Bütün gün sabırla bekledim;
Kurucu Cumhurbaşkanı Rauf Denktaş’ın anıt mezarı konusunda hükümet bir açıklama yapacak mı diye!
Tahmin ettiğiniz gibi boşuna beklemişim!
Bu ülkede hükümet var ama yok!
Ya da başka bir gezegende yaşıyor sanki!
Anıt mezarın bir türlü yapım aşamasına gelmemesi hadi bizim basında yayınlandı, gıkları çıkmadı ama Türkiye basınına düşünce doğrusu bu kadar duyarsız olacaklarını beklemiyordum, en azından ben kendi şahsım adına…
Kıbrıs Türkünü Anadolu insanı karşısında bir kez daha küçük düşürdüler ya Allah bunları bildiği gibi yapsın…

Düşünün bir kere, konuya Türkiye’den bir politikacı sahip çıkıyor ve ‘ ben yaparım’ diyor ama, bunlar ‘sen kimsin ağam biz varız burada’ diyemiyorlar!

• • •

▸ **Yönerge A**
Girdilerde "located" dizesini içeren satır sayısını verin; büyük ve küçük harf ayrımı gözetilir, yalnızca sayıyı yazın.

• • •

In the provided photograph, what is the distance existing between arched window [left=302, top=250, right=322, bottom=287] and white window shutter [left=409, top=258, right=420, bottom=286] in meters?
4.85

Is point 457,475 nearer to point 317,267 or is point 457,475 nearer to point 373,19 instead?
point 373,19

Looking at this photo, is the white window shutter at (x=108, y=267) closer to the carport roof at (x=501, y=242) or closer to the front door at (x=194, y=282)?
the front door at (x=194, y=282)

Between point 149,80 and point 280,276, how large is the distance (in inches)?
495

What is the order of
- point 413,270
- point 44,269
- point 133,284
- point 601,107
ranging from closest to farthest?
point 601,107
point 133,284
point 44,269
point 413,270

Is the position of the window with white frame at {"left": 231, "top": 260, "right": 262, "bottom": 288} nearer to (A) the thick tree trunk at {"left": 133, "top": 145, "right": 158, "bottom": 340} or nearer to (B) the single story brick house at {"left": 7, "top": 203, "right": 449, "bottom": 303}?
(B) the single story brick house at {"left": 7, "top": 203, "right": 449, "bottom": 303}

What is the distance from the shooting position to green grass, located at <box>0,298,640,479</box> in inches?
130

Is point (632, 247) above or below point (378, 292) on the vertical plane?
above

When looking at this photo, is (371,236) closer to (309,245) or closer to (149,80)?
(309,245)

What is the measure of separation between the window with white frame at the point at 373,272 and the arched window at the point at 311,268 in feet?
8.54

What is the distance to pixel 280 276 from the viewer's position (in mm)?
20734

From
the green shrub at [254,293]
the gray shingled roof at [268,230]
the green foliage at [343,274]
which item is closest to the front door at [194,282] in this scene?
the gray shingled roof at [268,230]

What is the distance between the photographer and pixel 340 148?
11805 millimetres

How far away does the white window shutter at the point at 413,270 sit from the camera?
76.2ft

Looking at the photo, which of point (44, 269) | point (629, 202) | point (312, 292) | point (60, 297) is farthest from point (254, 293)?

• • •

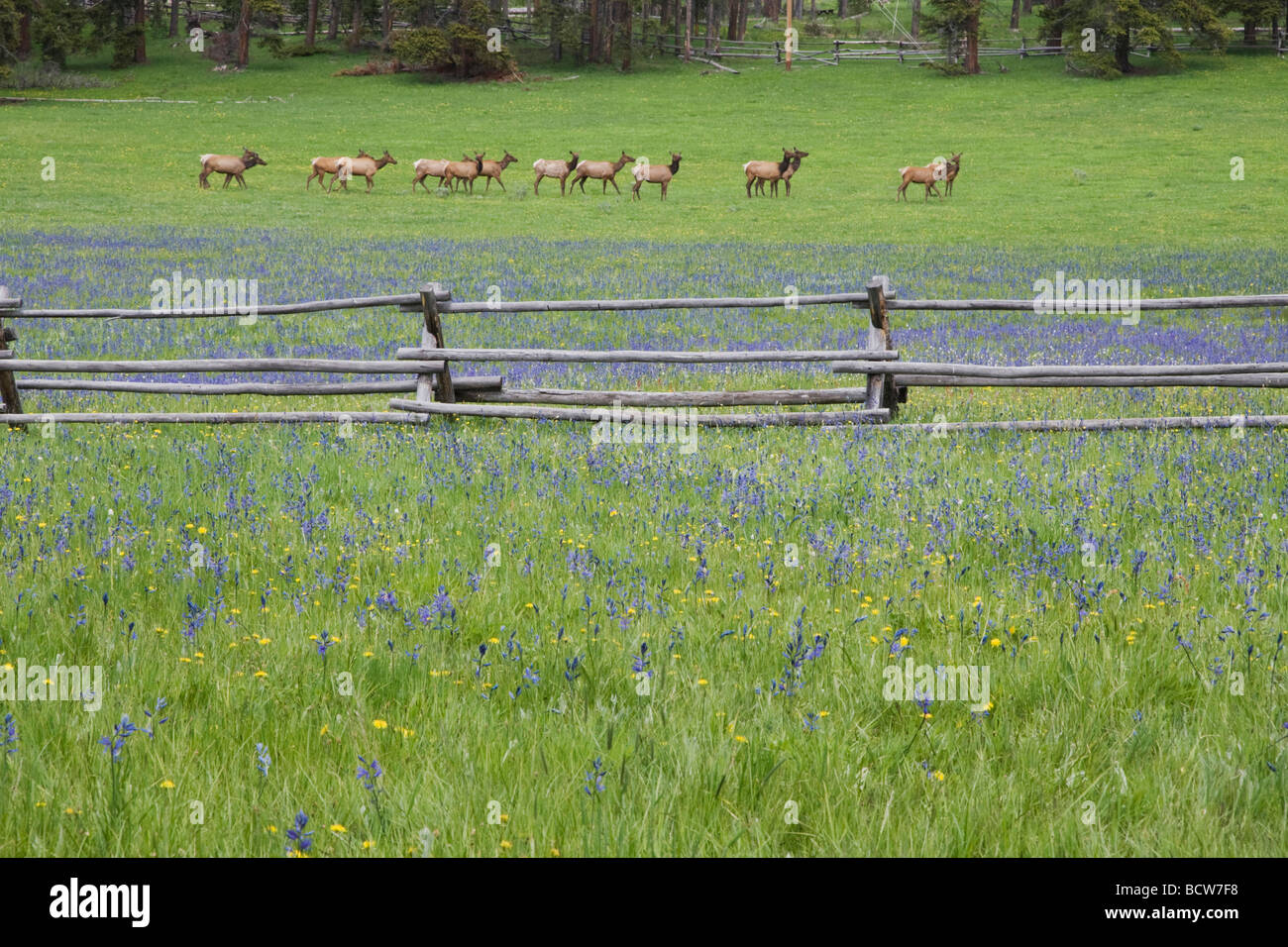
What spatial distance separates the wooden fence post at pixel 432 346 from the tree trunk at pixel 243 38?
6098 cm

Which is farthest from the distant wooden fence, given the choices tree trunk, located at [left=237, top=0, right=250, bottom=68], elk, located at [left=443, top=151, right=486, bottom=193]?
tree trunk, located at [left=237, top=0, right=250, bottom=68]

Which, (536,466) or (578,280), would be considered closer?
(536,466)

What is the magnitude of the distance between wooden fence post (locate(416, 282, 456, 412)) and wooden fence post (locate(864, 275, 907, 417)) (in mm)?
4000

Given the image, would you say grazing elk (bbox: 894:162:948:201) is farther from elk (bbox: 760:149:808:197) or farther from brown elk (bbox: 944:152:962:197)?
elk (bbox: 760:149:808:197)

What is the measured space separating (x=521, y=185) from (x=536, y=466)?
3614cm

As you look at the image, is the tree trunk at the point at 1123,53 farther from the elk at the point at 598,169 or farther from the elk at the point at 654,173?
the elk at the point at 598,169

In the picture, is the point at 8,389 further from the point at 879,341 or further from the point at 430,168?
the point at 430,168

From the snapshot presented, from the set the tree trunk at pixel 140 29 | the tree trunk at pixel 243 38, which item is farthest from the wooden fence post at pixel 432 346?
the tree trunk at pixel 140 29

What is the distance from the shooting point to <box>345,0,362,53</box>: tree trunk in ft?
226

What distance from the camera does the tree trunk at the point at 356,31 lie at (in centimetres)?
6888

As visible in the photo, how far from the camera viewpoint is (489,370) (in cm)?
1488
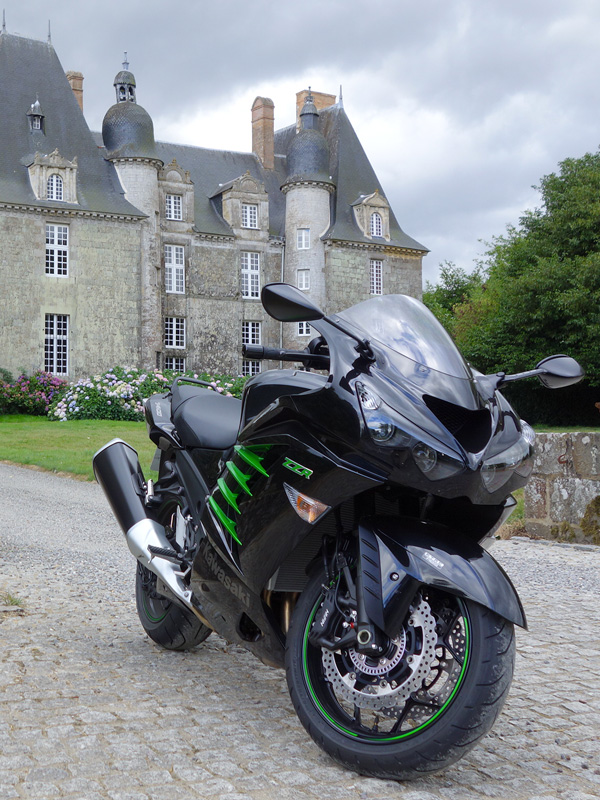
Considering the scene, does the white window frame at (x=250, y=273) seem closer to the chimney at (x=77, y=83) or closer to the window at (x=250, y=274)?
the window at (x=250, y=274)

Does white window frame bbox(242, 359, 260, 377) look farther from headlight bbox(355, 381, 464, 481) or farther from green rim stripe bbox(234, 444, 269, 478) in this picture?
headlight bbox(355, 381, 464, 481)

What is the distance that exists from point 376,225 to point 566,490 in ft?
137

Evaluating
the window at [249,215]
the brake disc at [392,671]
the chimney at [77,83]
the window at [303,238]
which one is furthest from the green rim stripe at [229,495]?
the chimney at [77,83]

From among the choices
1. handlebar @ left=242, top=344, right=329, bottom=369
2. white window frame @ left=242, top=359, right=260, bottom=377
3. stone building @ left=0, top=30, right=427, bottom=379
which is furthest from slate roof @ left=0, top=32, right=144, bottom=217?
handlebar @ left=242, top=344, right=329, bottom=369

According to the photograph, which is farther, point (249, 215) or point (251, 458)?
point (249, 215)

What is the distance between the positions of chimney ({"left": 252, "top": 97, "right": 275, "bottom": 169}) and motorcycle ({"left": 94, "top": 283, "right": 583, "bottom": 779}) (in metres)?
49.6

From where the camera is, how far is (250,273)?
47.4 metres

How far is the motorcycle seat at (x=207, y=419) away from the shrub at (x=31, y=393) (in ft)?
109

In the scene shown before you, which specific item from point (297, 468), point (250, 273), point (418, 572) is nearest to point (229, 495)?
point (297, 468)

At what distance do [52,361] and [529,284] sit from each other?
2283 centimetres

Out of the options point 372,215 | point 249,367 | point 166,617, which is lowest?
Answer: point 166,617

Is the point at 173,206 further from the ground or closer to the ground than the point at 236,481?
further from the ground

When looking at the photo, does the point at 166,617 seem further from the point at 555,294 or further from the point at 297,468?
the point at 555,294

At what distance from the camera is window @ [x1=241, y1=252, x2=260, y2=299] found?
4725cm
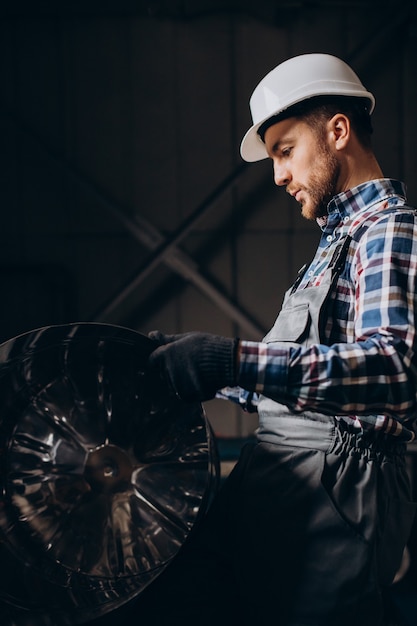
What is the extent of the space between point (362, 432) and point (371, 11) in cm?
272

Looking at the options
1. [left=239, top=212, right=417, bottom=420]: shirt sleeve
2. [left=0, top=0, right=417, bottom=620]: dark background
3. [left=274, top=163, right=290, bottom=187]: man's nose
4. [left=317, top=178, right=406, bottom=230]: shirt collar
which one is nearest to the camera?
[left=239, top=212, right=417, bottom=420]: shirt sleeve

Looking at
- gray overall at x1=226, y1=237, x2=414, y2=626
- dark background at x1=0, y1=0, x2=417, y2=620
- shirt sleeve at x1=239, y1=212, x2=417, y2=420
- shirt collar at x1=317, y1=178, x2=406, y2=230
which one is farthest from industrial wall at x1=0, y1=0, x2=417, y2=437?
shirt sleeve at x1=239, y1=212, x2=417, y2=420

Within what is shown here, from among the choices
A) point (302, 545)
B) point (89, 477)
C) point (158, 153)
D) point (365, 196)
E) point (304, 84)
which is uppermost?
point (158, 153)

• • •

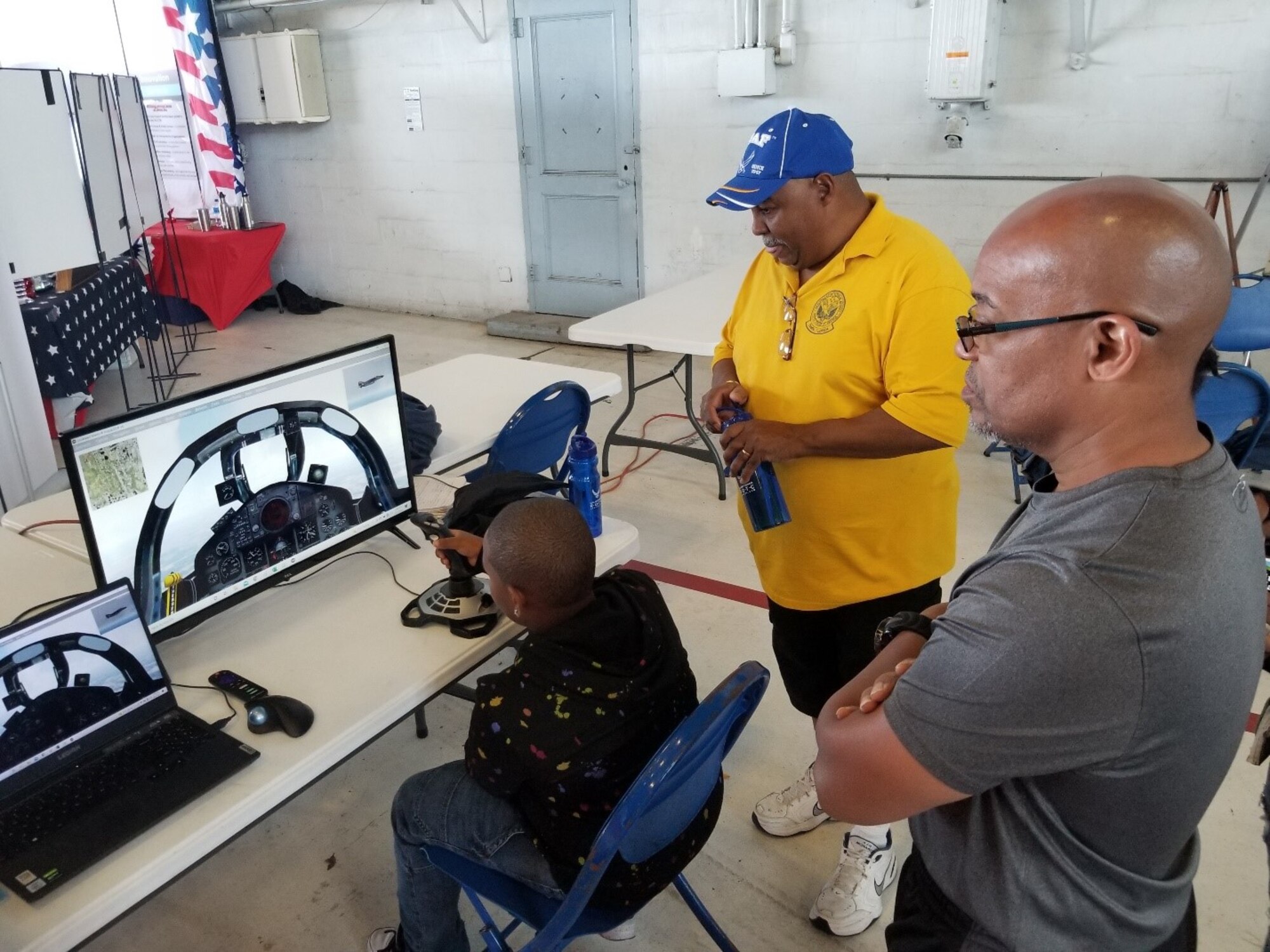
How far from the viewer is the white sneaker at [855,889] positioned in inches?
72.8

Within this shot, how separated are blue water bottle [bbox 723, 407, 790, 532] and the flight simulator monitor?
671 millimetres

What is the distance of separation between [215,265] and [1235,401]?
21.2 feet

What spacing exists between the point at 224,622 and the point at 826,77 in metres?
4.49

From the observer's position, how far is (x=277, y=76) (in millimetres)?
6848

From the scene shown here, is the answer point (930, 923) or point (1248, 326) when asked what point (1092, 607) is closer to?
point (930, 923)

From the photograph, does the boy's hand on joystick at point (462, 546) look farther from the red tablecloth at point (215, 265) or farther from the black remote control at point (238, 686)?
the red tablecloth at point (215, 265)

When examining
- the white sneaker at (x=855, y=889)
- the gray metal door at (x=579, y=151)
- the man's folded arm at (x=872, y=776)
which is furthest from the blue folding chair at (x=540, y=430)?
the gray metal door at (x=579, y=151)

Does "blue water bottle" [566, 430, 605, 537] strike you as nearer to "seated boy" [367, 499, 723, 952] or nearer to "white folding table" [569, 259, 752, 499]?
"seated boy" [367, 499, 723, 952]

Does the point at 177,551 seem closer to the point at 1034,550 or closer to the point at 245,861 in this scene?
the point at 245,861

• • •

▸ **Yönerge B**
Alıntının tamamını hiçbir değişiklik yapmadan harfi harfine yineleyin.

▸ **Görev sonucu A**
3

▸ **Görev sonucu B**
Bütün gün sabırla bekledim;
Kurucu Cumhurbaşkanı Rauf Denktaş’ın anıt mezarı konusunda hükümet bir açıklama yapacak mı diye!
Tahmin ettiğiniz gibi boşuna beklemişim!
Bu ülkede hükümet var ama yok!
Ya da başka bir gezegende yaşıyor sanki!
Anıt mezarın bir türlü yapım aşamasına gelmemesi hadi bizim basında yayınlandı, gıkları çıkmadı ama Türkiye basınına düşünce doğrusu bu kadar duyarsız olacaklarını beklemiyordum, en azından ben kendi şahsım adına…
Kıbrıs Türkünü Anadolu insanı karşısında bir kez daha küçük düşürdüler ya Allah bunları bildiği gibi yapsın…

Düşünün bir kere, konuya Türkiye’den bir politikacı sahip çıkıyor ve ‘ ben yaparım’ diyor ama, bunlar ‘sen kimsin ağam biz varız burada’ diyemiyorlar!